HOW TO COMPLETE THIS TASK:
Find the line that contains "WHAT'S IN THE", then repeat it and each line after it to the end of the records, exactly.

INFORMATION SUPPLIED:
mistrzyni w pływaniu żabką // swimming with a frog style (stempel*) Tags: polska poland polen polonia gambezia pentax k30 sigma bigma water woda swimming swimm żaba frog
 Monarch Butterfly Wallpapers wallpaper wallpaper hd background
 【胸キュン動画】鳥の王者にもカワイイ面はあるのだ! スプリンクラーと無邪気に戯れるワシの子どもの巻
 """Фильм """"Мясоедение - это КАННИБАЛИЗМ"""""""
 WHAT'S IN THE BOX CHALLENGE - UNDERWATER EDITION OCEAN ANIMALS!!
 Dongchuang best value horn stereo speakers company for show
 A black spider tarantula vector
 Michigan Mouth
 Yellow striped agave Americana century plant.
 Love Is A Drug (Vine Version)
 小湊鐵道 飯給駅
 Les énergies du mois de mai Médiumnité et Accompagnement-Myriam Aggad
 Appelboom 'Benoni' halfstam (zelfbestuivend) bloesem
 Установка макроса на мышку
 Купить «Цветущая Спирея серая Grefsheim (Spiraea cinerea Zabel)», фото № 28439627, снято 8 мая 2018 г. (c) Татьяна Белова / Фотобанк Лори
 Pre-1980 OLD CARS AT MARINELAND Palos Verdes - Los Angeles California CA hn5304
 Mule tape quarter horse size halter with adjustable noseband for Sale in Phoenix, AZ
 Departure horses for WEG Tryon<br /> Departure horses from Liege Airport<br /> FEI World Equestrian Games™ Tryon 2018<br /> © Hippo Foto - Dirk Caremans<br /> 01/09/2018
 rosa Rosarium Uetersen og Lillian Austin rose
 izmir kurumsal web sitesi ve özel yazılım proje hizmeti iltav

RESULT:
 WHAT'S IN THE BOX CHALLENGE - UNDERWATER EDITION OCEAN ANIMALS!!
 Dongchuang best value horn stereo speakers company for show
 A black spider tarantula vector
 Michigan Mouth
 Yellow striped agave Americana century plant.
 Love Is A Drug (Vine Version)
 小湊鐵道 飯給駅
 Les énergies du mois de mai Médiumnité et Accompagnement-Myriam Aggad
 Appelboom 'Benoni' halfstam (zelfbestuivend) bloesem
 Установка макроса на мышку
 Купить «Цветущая Спирея серая Grefsheim (Spiraea cinerea Zabel)», фото № 28439627, снято 8 мая 2018 г. (c) Татьяна Белова / Фотобанк Лори
 Pre-1980 OLD CARS AT MARINELAND Palos Verdes - Los Angeles California CA hn5304
 Mule tape quarter horse size halter with adjustable noseband for Sale in Phoenix, AZ
 Departure horses for WEG Tryon<br /> Departure horses from Liege Airport<br /> FEI World Equestrian Games™ Tryon 2018<br /> © Hippo Foto - Dirk Caremans<br /> 01/09/2018
 rosa Rosarium Uetersen og Lillian Austin rose
 izmir kurumsal web sitesi ve özel yazılım proje hizmeti iltav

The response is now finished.